Colloque des Energies Marines Renouvelables: La Réunion, terre d'expérimentation


Colloque des Energies Marines Renouvelables: La Réunion, terre d'expérimentation
 
Acteurs et collectivités se sont réunis ce matin au Conseil régional pour le "Colloque des énergies marines" qui se tient toute cette journée. Enjeu d'utilité publique et de nécessité environnementale, les énergies renouvelables doivent amener La Réunion, à l'horizon 2020, à l'autonomie énergétique, notamment par le biais du projet Gerri.

Dès 2020, La Réunion doit exploiter au mieux ses ressources naturelles pour atteindre l'autonomie d'énergie comme définie par le Grenelle de l'environnement. "C'est un colloque important, la Région Réunion a fait le pari de l'autonomie énergétique aux alentours de 2025, 2030. Dans cette logique d'autonomie énergétique, la Réunion s'appuie sur le projet Gerri", explique Alain Guezello, conseiller régional et délégué aux énergies renouvelables.

Eradiquer les énergies "fossiles" d'ici 2030

Le but est de ne plus utiliser d'énergies dites "fossiles" à l'horizon 2030. Une énergie qui représente aujourd'hui 66% de la production électrique de l'île. L'occasion de rappeler qu'en 1980, la Réunion utilisait 100% d'énergies renouvelables. "Il y avait 400.000 habitants et la cuisine au feu de bois était très utilisée à l'époque", rappelle Daniel Alamélou, vice-président au Conseil général. Mais le changement de mode de vie et le développement économique ont eu raison des énergies renouvelables au profit des énergies fossiles pour répondre au besoin croissant de la population en énergie.

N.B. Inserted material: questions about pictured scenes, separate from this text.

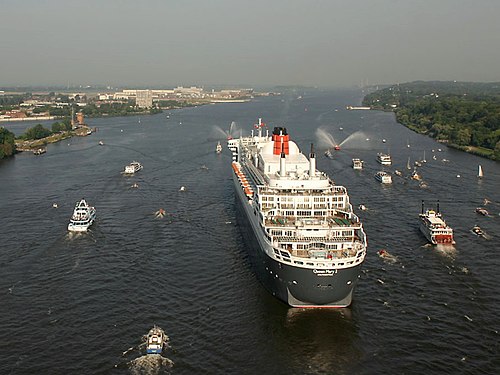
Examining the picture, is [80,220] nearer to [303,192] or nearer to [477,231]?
[303,192]

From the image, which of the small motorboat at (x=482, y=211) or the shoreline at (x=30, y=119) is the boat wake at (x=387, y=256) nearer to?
the small motorboat at (x=482, y=211)

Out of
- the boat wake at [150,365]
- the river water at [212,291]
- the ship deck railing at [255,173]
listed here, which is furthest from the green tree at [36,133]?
the boat wake at [150,365]

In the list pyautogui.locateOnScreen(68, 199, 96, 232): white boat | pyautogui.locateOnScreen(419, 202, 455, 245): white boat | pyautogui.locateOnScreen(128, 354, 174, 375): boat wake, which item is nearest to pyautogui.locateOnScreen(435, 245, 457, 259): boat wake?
pyautogui.locateOnScreen(419, 202, 455, 245): white boat

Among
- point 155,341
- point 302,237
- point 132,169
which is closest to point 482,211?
point 302,237

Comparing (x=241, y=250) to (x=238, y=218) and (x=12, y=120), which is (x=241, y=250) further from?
(x=12, y=120)

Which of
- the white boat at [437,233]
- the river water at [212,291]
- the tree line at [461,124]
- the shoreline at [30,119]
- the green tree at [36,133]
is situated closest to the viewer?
the river water at [212,291]

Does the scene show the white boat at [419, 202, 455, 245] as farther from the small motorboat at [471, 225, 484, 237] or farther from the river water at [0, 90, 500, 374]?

Michel Paillard, chef de projet "Energies marines renouvelables" à l'Ifremer
Michel Paillard, chef de projet "Energies marines renouvelables" à l'Ifremer
"A la Réunion, il y a tous les ingrédients pour que la Réunion vive des énergies renouvelables", souligne Guy Dupont, président du GIP Gerri. Et les énergies renouvelables ciblées à la Réunion sont celles issues essentiellement du milieu marin. Encore en phase de recherche et d'expérimentation, les acteurs sont unanimes, il faut désormais passer au stade d'industrialisation.

"De nombreux prototypes de systèmes de récupération de l'énergie des vagues, ainsi que des courants marins, sont actuellement testés en mer", explique Michel Paillard, chef de projet "Energies marines renouvelables" à l'Ifremer. "La France s'est engagée à atteindre 23% d'énergies renouvelables (…) L'hydraulique contribue à tenir cet objectif de 6000 MW (ndlr : Méga Watt) par l'Etat", ajoute-t-il, et la Réunion doit y participer.

Retrouver une autonomie énergétique

D'autres filières des énergies renouvelables électriques vont être abordées par les acteurs et collectivités tout au long de ce colloque. L'éolien terrestre qui représente 15MW en production à la Réunion, la biomasse, le photovoltaïque (123 MW de production dans notre île) et l'hydroélectricité.

A la Réunion, trois projets importants sont portés par le GIP Gerri. Un module d'expérimentation en énergie thermique des mers (DCNS), l'implantation de bouées sous-marines génératrices de pression (EDF) et l'exploitation de l'énergie des vagues (Seawatt et Corex) pour une puissance produite envisagée sur les trois projets de 80 MW.

La Réunion est une véritable terre d'expérimentation des énergies marines et le colloque mettra en lumière cet après-midi deux nouveaux projets : Un houlomoteur onshore à Saint-Philippe et l'énergie osmotique à Sainte-Rose. Deux projets pour atteindre encore plus rapidement l'autonomie énergétique.